Besides the aforementioned quartet, there are enough prospects both inside and outside to make this a deep class of defensive linemen.
For teams looking for 3-4 ends or 4-3 tackles, or maybe a 3-4 nose tackle, the group includes Ohio State's Johnathan Hankins (6-3, 320), Georgia's John Jenkins (6-4, 346), Alabama's Jesse Williams (6-3, 323), North Carolina's Sylvester Williams (6-3, 313), and Missouri's Sheldon Richardson (6-3, 294).
The 4-3 defensive end group should include Texas A&M's Damontre Moore (6-5, 250), UCLA's Datone Jones (6-4, 283), Florida State's Tank Carradine (6-2, 276), and LSU's Sam Montgomery (6-3, 262).
THE 2012 NFL DRAFT, DL STATISTICS
Number drafted: Tackles: 22; Ends: 23
Picks by round: Tackles: 3 in the first; 4 in the second; 3 in the third; 4 in the fourth; 2 in the fifth; 1 in the sixth; 5 in the seventh; Ends: 7 in the first; 2 in the second; 4 in the third; 1 in the fourth; 2 in the fifth; 1 in the sixth; 6 in the seventh.
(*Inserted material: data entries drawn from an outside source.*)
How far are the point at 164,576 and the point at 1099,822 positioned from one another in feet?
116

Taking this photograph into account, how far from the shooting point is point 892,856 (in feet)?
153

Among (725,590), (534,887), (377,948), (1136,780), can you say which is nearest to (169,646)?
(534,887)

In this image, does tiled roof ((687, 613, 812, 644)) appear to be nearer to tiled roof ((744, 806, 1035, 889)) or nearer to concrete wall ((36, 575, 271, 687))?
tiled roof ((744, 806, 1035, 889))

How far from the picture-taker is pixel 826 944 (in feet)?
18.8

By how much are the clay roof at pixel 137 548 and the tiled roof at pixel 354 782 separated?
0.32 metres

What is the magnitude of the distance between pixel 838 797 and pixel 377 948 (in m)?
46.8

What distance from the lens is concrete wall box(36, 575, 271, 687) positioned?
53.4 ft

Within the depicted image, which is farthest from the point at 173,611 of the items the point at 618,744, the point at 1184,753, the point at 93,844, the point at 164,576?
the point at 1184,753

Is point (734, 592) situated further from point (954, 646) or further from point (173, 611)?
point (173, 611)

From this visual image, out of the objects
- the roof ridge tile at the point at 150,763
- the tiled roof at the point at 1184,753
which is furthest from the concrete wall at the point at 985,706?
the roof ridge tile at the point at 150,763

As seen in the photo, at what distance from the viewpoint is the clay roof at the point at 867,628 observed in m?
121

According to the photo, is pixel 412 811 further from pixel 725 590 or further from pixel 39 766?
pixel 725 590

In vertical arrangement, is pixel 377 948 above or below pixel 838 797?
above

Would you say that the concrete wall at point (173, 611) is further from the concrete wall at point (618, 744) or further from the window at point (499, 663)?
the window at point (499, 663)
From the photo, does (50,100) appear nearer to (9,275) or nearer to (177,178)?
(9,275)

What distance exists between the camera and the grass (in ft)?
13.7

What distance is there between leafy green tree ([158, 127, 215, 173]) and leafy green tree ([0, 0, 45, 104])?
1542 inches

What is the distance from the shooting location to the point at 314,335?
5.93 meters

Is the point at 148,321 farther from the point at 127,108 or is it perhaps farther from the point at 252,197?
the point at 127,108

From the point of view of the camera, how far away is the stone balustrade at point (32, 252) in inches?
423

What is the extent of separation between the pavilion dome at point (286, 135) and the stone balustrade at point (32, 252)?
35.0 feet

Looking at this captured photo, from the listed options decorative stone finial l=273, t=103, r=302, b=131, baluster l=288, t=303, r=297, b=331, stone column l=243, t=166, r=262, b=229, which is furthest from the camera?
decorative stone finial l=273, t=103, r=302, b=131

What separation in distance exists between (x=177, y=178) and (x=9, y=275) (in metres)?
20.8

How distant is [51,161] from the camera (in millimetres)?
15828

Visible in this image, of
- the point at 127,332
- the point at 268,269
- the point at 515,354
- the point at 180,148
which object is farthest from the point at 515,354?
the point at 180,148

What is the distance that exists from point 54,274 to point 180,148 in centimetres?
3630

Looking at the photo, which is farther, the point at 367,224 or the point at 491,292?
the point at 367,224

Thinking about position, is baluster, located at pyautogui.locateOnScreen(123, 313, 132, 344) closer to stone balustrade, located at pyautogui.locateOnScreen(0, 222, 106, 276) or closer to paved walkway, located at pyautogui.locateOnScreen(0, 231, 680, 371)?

Highest pick: Tackles: Dontari Poe, Memphis, Round 1, 11th overall, by Kansas City; Ends: Bruce Irvin, West Virginia, Round 1, 15th overall, by Seattle
Biggest impact: Tackles: Fletcher Cox of Mississippi State was picked immediately after Poe, by the Philadelphia Eagles at 12th overall, and he posted 5.5 sacks in nine starts; Ends: Chandler Jones was selected in the first round by the New England Patriots, 21st overall, and he finished with six sacks and three forced fumbles in 13 starts.